The Multilateral Investment Agreement (MIA) was a draft agreement negotiated between 1995 and 1998 under secret negotiation between members of the Organisation for Economic Co-operation and Development (OECD).  It attempted to create a new body of universal investment laws that would give companies unconditional rights to participate in financial transactions around the world, regardless of national laws and civil rights. The project gave companies the right to sue governments when national health, labour or environmental laws threatened their interests. When his project was published in 1997, it was widely criticized by civil society groups and developing countries, in part because of the possibility that the agreement would make it more difficult to regulate foreign investors. After critics of the treaty waged an intense global campaign against the MAI, the host country, France, announced in October 1998 that it would not support the agreement, which effectively prevented it from being adopted because of the OECD`s consensual procedures. The draft AMI text reflects U.S. investment legislation, regulations and practices. Its achievement will be to bring other countries closer to the standards that the United States already applies to all investors, whether domestic or foreign. Indeed, the dispute settlement procedures proposed by the MAI are similar to those traditionally contained in the bilateral investment treaties of the United States (as well as in the overwhelming majority of the approximately 1,100 bits worldwide).

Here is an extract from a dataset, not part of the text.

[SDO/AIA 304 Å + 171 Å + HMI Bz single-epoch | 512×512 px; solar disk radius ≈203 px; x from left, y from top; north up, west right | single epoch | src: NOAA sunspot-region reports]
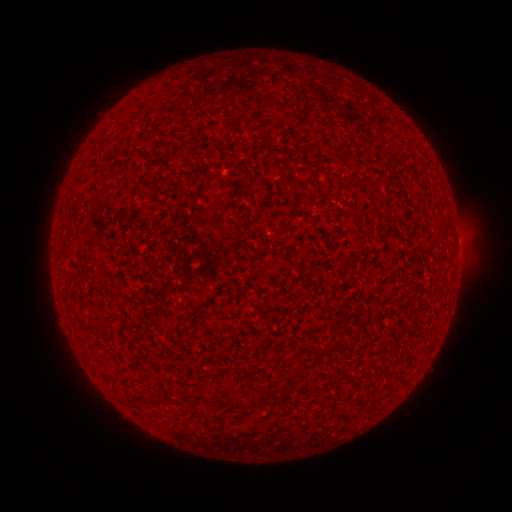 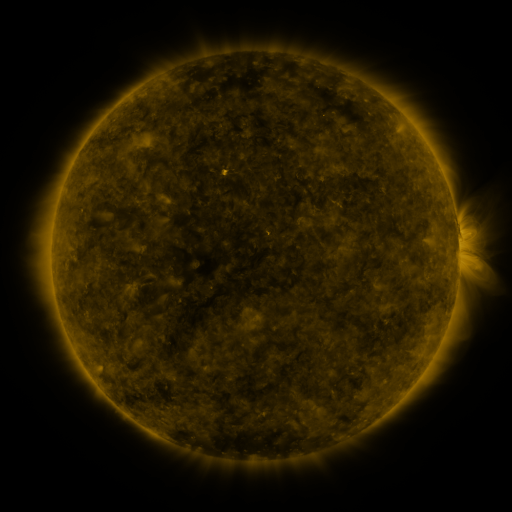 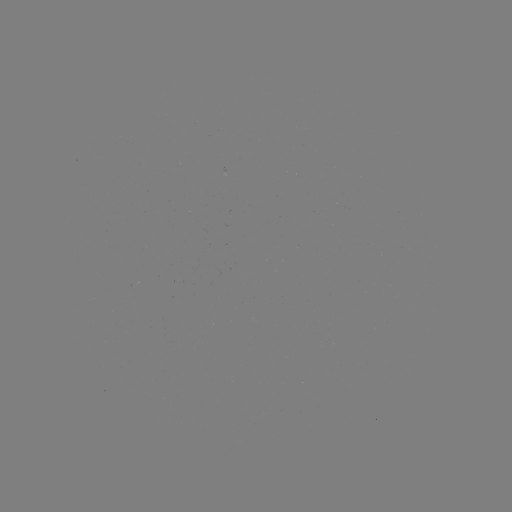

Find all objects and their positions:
(none)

For example, our investment contracts – such as the proposed MAI – give any country that is a party to the agreement the right to initiate arbitration proceedings against another party and to demand financial compensation if that country does not comply with its contractual obligations. It is also an effort in several other areas to negotiate comprehensive, high-value investment agreements. More than 1,100 bilateral investment contracts (ILOs) are now in force worldwide. In most cases, these agreements have been concluded between a developed country (mostly OECD) and a developing country. The United States, for example, has signed 40 ITOs to date and 31 have entered into force. Multilaterally, the World Bank, the Forum for Asia-Pacific Economic Cooperation (APEC) and the WTO have investment-related instruments, most of which have no dispute settlement mechanisms. Developing countries also participated in the negotiations on each of these instruments. However, there is no high-level agreement among OECD members – the world`s largest recipients and suppliers of foreign direct investment – which is part of the reason why the United States is currently participating in the negotiations. “Performance requirements” generally distort the trading and investment decisions that an investor would otherwise make in an open market. This is why the MAI is negotiating a provision limiting the use of certain listed performance requirements. Such provisions are not unusual. In fact, the text being negotiated sounds like the language of NAFTA.
Restrictions on the use of performance requirements are the norm in U.S. bilateral investment agreements. They are also included in the Trade-Related Investment Measures Agreement, negotiated under the Uruguay Round WTO Agreements. However, Ms Lalumiére called for France to continue to liberalise investment projects, but not within the OECD.